Meio: Fazer da hipocrisia virtude. (Os que não o
conseguem chamam-se sectários, parciais, fanáticos, ou simplórios, crédulos,
cândidos.)
Exemplo:
— Quem, fulano? É um cabrão.
Entre fulano.
— Caro fulano! Há quanto tempo não te via! Por onde tens
andado?
Em textos ora mais desenvolvidos, ora mais imediatos,
Jacobo tem no campo de concentração uma espécie de zoológico humano ao seu dispor.
Convenhamos que o ambiente não é exactamente natural, mas oferece uma
panorâmica e um ângulo de observação que a bom entendedor bastará. A lógica
deste campo, afinal, é a lógica da sobrevivência, a qual se aplica tanto dentro
como fora de cercas e independentemente das guardas. Em síntese, poderemos
sempre concluir «que se tivéssemos melhores olhos veríamos que os homens só
compreendem uma infinitésima parte do existente e que essa mediocridade preside
às suas vidas» (p. 133). Fábula de contornos satíricos, baseada numa
experiência pessoal, Manuscrito Corvo amplia os absurdos da existência humana
temperando-os com um humor irresistível. O trabalho, o dinheiro, a política,
são dissecados com a simplicidade e o sarcasmo de quem nos olha como se
estivesse a olhar na raiz antropológica de uma desgraçada condição. Por mais que
sejam os títulos a que nos oneremos, afinal somos bichos. Ainda por cima sem
asas. E é fundamental que o não esqueçamos. Melhor será que o lembremos
amiúde, sob pena de julgarmos que no mal por nós perpetuado existe
algo que não seja da nossa safra. A propósito:
DO FASCISMO
O mundo humano anda agora dividido em dois: entre os que
lutam pelo e contra o fascismo. Do ponto de vista empírico, está tudo claro,
mas a minha sede de saber, a minha curiosidade, levou-me —para
maior glória da ciência — a averiguar em que consiste tal pomo de discórdia. Eis o
resultado parcial da minha investigação:
Os Fascistas são racistas, e não permitem que os judeus
se lavem ou que comam com os arianos.
Os Antifascistas não são racistas, e não permitem que os
negros se lavem ou que comam com os brancos.

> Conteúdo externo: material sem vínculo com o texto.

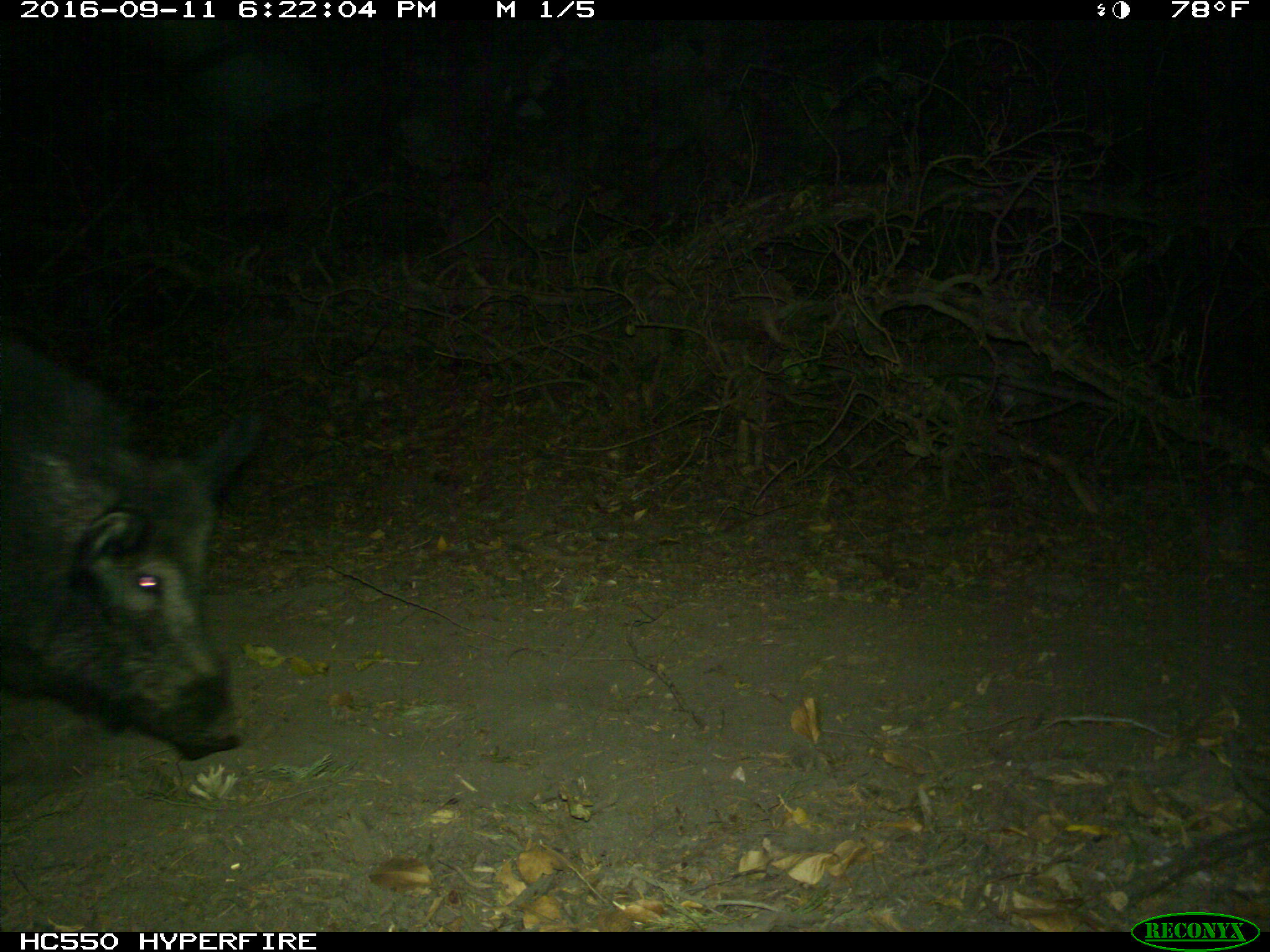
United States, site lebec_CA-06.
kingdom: Animalia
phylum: Chordata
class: Mammalia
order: Artiodactyla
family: Suidae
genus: Sus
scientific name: Sus scrofa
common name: wild boar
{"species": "Sus scrofa (wild boar)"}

Os Fascistas põem estrelas amarelas nas mangas dos
judeus.
Os Antifascistas não fazem isso, basta-lhes a cara do
negro.
Os Fascistas põem os antifascistas em campos de
concentração.
Os Antifascistas põem os antifascistas em campos de
concentração.
Os Fascistas não permitem greves.
Os Antifascistas acabam com as greves a tiro.
Os Fascistas controlam as indústrias directamente.

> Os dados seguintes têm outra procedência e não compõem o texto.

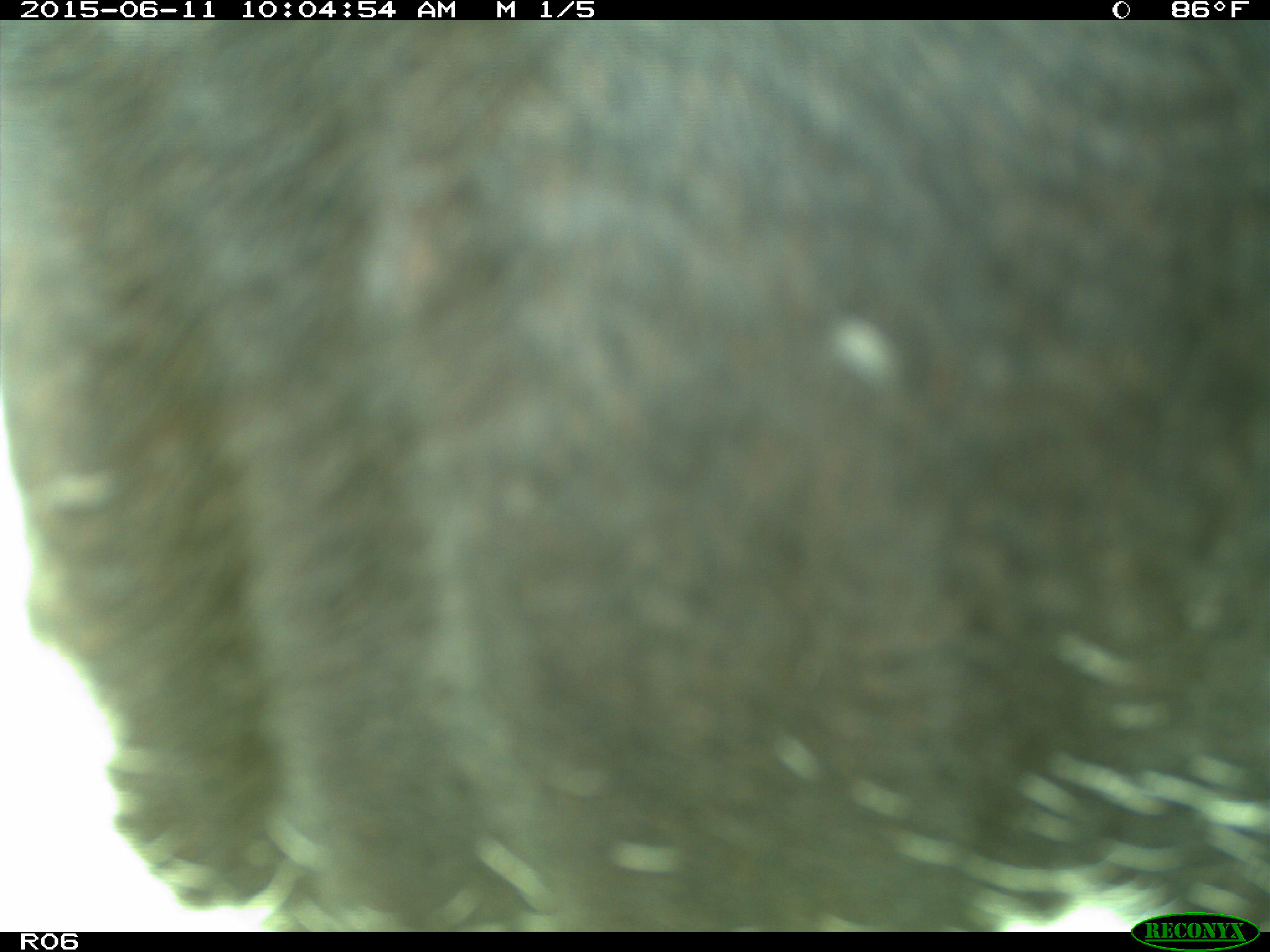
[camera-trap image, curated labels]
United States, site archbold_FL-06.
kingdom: Animalia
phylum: Chordata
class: Mammalia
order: Artiodactyla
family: Bovidae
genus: Bos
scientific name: Bos taurus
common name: domestic cow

Os Antifascistas controlam as indústrias indirectamente.
Os Fascistas podem viver em países Antifascistas.
Os Antifascistas não podem viver em países fascistas nem
em alguns países antifascistas.
É certo que o mundo mudou, não é o mesmo que era na
década de 1940. Feita a ressalva, o leitor que descubra as diferenças.